As I’ve discussed before, it’s never too late to take control of your own finances. That being said, it’s also never too early to start working towards financial independence. Your teenage years are a great time to start building up a savings account that you can grow into a nest egg over the years because you have limited financial responsibility, so therefore will be able to save a larger percentage of what you make than you will when you have rent and bills to pay. Even the smallest contributions can help. If you’re unsure where to start, here are some simple ways that you can start planning ahead for your future.

Look for part-time employment

Obviously school and your education should come first in your teenage years, but if it’s feasible for your schedule, look for ways you can start bringing in additional income. It probably doesn’t sound fun, giving up your weekends for a job, but sacrificing some of your time to start expanding your savings is a smart move for later in life. Starting to save while you’re young can also get you in the habit of putting money aside, something that will be a tremendous asset when you’re working full-time.
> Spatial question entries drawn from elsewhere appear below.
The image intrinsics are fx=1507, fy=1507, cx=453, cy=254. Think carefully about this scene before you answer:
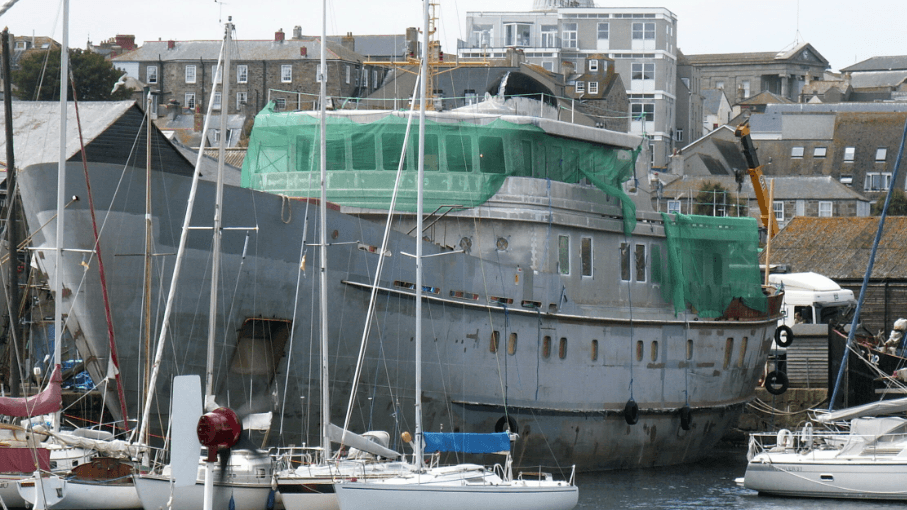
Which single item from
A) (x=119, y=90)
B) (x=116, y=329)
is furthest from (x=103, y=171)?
(x=119, y=90)

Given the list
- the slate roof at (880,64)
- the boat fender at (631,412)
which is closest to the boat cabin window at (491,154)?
the boat fender at (631,412)

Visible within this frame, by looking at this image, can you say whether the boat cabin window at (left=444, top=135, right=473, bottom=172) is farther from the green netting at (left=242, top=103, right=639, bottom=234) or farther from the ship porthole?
the ship porthole

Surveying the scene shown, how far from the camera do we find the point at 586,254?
95.2 feet

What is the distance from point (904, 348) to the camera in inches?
1593

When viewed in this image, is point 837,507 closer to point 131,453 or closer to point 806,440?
point 806,440

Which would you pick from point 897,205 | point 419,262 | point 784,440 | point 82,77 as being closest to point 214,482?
point 419,262

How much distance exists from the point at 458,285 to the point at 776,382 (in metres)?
14.0

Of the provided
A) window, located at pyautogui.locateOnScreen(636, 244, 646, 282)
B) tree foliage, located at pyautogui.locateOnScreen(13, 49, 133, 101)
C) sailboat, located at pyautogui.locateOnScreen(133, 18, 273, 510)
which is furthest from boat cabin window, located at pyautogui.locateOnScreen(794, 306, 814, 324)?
tree foliage, located at pyautogui.locateOnScreen(13, 49, 133, 101)

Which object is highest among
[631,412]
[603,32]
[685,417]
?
[603,32]

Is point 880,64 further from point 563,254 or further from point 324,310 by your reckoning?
point 324,310

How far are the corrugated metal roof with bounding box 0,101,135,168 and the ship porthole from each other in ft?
42.9

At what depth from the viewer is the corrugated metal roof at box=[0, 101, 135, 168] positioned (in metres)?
36.1

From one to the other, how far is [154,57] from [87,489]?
2472 inches

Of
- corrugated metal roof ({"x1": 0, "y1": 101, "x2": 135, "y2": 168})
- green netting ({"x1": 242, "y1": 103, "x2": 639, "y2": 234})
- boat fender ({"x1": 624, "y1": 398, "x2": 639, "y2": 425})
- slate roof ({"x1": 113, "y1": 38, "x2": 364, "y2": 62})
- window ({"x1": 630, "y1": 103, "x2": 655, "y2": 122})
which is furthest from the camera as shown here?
window ({"x1": 630, "y1": 103, "x2": 655, "y2": 122})
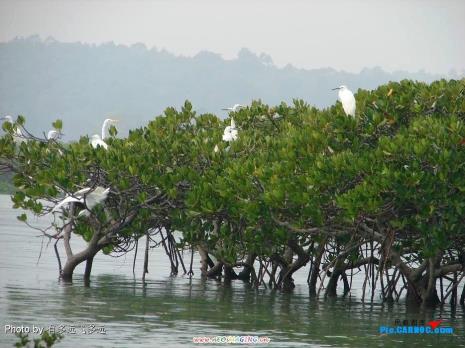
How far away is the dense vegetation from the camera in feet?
46.8

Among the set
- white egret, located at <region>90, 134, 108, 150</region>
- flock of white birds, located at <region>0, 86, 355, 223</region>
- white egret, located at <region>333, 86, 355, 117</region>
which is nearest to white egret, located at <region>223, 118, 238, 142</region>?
flock of white birds, located at <region>0, 86, 355, 223</region>

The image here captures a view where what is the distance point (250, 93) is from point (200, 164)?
6737 inches

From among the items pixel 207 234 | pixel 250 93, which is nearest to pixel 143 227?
pixel 207 234

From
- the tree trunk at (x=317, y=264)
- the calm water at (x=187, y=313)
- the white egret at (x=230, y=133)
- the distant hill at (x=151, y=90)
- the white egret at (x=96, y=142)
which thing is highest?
the distant hill at (x=151, y=90)

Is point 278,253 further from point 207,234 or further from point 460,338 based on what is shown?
point 460,338

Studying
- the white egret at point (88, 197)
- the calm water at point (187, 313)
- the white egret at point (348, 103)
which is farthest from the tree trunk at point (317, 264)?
the white egret at point (88, 197)

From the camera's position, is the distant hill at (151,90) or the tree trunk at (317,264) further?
the distant hill at (151,90)

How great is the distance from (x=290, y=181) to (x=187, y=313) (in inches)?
89.2

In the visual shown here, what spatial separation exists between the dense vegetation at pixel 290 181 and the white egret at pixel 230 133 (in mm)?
177

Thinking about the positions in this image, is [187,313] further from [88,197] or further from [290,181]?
[88,197]

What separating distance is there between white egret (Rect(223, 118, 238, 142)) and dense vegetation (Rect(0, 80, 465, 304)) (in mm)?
177

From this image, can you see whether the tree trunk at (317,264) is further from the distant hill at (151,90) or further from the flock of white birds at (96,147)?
the distant hill at (151,90)

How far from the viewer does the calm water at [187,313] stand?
1271cm

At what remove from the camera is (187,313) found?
1465 cm
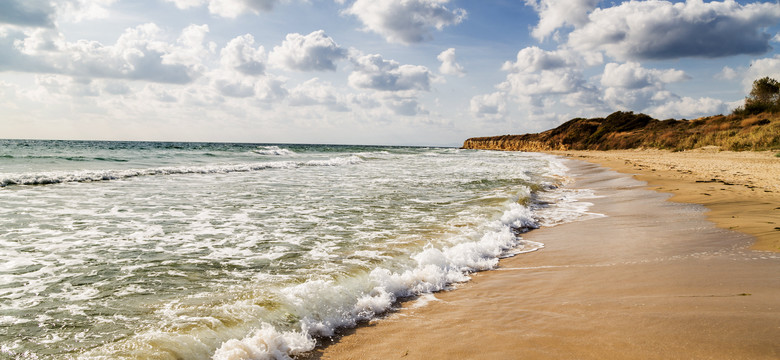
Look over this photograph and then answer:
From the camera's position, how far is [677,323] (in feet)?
9.96

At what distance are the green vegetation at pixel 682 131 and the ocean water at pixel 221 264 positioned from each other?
1155 inches

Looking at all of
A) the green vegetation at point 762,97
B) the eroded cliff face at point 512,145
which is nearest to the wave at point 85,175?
the green vegetation at point 762,97

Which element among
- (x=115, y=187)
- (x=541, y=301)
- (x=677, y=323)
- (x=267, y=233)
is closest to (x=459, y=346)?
(x=541, y=301)

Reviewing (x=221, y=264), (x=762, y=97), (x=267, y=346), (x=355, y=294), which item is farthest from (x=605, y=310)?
(x=762, y=97)

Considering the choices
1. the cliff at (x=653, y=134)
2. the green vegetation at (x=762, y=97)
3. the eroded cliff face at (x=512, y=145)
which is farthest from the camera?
the eroded cliff face at (x=512, y=145)

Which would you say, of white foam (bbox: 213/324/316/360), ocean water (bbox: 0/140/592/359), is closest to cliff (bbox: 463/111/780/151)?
ocean water (bbox: 0/140/592/359)

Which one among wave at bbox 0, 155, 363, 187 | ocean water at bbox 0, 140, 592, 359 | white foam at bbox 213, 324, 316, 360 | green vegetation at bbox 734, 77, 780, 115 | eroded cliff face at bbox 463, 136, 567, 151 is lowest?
white foam at bbox 213, 324, 316, 360

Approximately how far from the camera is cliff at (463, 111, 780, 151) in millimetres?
28875

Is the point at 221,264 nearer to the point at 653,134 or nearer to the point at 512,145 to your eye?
the point at 653,134

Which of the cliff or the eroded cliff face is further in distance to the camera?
the eroded cliff face

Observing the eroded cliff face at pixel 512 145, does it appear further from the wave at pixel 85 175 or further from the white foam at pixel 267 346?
the white foam at pixel 267 346

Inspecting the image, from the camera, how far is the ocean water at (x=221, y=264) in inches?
118

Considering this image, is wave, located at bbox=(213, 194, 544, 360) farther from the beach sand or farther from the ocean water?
the beach sand

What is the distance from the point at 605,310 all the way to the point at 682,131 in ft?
175
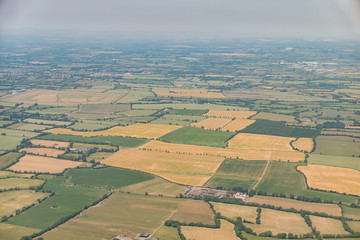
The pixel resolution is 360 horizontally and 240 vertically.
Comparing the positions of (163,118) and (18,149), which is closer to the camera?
(18,149)

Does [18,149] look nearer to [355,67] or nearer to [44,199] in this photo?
[44,199]

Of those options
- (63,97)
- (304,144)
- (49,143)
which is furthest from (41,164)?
(63,97)

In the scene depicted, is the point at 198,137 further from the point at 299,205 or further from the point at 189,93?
the point at 189,93

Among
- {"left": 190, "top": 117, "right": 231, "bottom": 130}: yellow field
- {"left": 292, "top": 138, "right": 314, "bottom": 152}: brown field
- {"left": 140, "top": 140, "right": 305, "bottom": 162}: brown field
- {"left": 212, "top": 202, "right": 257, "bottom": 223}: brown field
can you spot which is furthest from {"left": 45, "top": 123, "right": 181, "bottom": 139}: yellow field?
{"left": 212, "top": 202, "right": 257, "bottom": 223}: brown field

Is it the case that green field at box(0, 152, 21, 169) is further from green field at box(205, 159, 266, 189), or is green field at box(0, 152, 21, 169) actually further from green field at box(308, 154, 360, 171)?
green field at box(308, 154, 360, 171)

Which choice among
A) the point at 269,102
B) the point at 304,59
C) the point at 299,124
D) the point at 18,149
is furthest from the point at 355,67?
the point at 18,149

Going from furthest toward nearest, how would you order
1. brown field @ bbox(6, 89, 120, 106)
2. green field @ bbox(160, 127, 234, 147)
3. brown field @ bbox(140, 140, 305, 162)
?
brown field @ bbox(6, 89, 120, 106)
green field @ bbox(160, 127, 234, 147)
brown field @ bbox(140, 140, 305, 162)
Saving a little now can equal a lot later on

Whether you’re working a part-time job after school or your spending money comes from things like birthdays and allowances, putting some of that money away each week can really add up over the long run. Although it’s more than likely that you have things you’d rather be spending your money on now, even taking half or a quarter of that money and putting it away (though more is certainly better) can go a long way over time. It’s fun to do enjoyable things when you have money to spend, but it’s also important to help build a future for yourself.

Familiarize yourself with how debt and interest work

One incredibly important thing you can do to prepare yourself for financing as an adult is understanding how debt works and how interest accrues over time. Once you turn 18, you’ll be eligible to apply for credit cards and personal loans. Before you go borrowing more money than you own, make sure you understand the terms of any credit agreement you enter into, otherwise you could end up in financial ruin before you even graduate college. Interest can quickly add up, so missing even one payment can be harmful to your credit score. Educate yourself prior to any commitment.